-- TASK --
Continue the biographical passage on Alice Stopford Green, picking up after its last sentence.

-- PASSAGE FOR REVIEW --
Irish nationalist and author (1847–1929)

Alice Sophia Amelia Stopford Green (30 May 1847 – 28 May 1929) was an Irish historian, nationalist and author. A supporter of the Anglo-Irish Treaty and the establishment of the Irish Free State, Stopford become a member of the first Seanad Éireann in 1922.

==Early life and education==
Green was born Alice Sophia Amelia Stopford on 31 May 1847 in Kells, County Meath to The Rev Edward Adderley Stopford, the Archdeacon of Meath and expert in canon law, and Anne Catherine Stopford (née Duke). One of nine siblings, Stopford was the paternal granddaughter of Edward Stopford, the Bishop of Meath, and the cousin of Stopford Brooke, a clergyman, royal chaplain and writer.

Apart from one year at spent at a school, Stopford was educated alongside her three sisters at home by a governess. Stopford developed an eye condition at the age of sixteen, which led to a severe visual impairment. No longer able to read, Stopford had an operation in 1871 which greatly improved her sight. Whilst Stopford was recovering the family moved to Dublin. Alongside a female companion, Stopford began attending physic lectures at the Royal College of Science for Ireland.

-- RAW DATA --
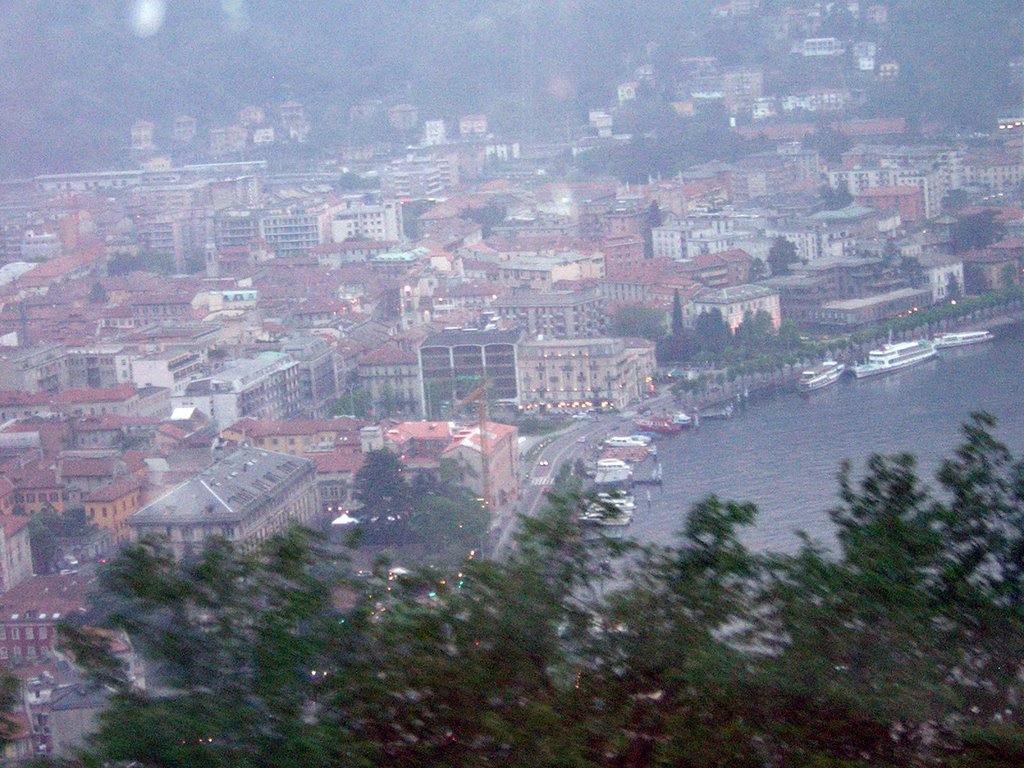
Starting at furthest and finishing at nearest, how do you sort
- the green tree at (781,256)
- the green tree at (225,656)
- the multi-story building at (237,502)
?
the green tree at (781,256), the multi-story building at (237,502), the green tree at (225,656)

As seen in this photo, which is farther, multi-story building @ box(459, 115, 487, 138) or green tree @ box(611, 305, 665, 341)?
multi-story building @ box(459, 115, 487, 138)

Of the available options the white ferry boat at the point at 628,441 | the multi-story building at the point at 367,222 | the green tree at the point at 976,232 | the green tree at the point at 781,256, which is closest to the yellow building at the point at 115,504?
the white ferry boat at the point at 628,441

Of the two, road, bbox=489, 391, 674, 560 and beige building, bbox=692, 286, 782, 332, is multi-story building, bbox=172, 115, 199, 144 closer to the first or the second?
beige building, bbox=692, 286, 782, 332

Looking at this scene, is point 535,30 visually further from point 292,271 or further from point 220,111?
point 292,271

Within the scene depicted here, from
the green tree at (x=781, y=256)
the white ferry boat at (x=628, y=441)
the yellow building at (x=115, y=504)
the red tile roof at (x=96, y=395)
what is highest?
the green tree at (x=781, y=256)

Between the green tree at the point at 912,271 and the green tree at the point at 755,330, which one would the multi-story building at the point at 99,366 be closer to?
the green tree at the point at 755,330

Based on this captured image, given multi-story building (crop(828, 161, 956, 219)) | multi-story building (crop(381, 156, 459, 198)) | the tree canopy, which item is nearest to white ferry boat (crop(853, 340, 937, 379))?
the tree canopy
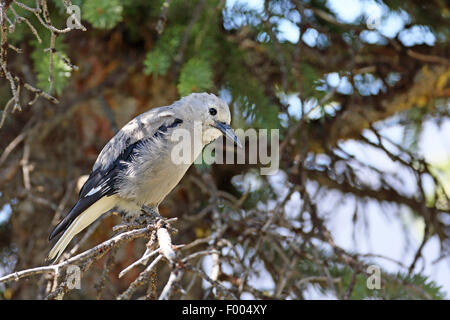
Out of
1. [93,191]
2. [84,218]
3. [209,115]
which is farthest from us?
[209,115]

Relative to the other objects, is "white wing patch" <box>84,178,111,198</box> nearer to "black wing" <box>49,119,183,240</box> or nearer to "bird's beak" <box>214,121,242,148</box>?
"black wing" <box>49,119,183,240</box>

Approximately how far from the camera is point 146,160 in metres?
3.08

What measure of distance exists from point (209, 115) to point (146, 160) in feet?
1.41

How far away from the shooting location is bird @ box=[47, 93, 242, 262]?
305 centimetres

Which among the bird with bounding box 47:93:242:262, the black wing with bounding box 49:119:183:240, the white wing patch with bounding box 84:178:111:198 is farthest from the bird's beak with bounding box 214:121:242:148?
the white wing patch with bounding box 84:178:111:198

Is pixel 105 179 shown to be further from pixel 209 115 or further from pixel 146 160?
pixel 209 115

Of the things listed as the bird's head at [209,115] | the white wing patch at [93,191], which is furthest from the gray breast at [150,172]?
the bird's head at [209,115]

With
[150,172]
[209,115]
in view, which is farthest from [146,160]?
[209,115]

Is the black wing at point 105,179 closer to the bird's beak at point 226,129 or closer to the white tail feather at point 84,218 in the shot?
the white tail feather at point 84,218
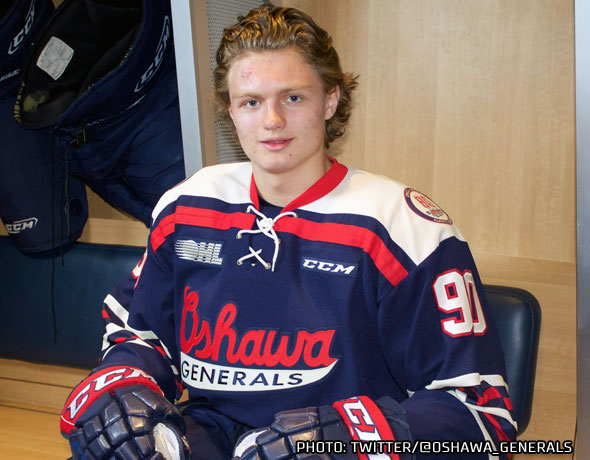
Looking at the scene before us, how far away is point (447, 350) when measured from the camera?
85 centimetres

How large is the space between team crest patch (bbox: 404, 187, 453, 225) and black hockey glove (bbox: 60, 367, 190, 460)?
42cm

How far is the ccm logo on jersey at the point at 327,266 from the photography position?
901 millimetres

-- RESPONSE BELOW --
From 1874 to 1877, Alice Stopford lived in London where she met the historian John Richard Green. They were married in Chester on 14 June 1877. He died suddenly in 1883 and left his widow a substantial income and a network of important contacts who helped her launch her own career as an historian and author. One of those contacts, John Morley, commissioned her first solely written historical work, Henry the Second, published in 1888.

==Political engagement==
In the 1890s, Stopford Green became interested in Irish history and the nationalist movement as a result of her friendship with John Francis Taylor. She was vocal in opposing English colonial policy in South Africa during the Boer Wars, and in supporting Roger Casement's Congo Reform movement. She was an early practitioner and advocate of women's historiography, which she discussed in her 1897 pamphlet, Woman's Place in the World of Letters. In 1908, Stopford Green argued for the sophistication and richness of the native Irish civilisation in her book, The Making of Ireland and Its Undoing, 1200–1600. It has been called "the first study of its kind to employ rigorous research and referencing"; it proposed that "a version of primitive communism had existed before the Norman invasion of the 12th century."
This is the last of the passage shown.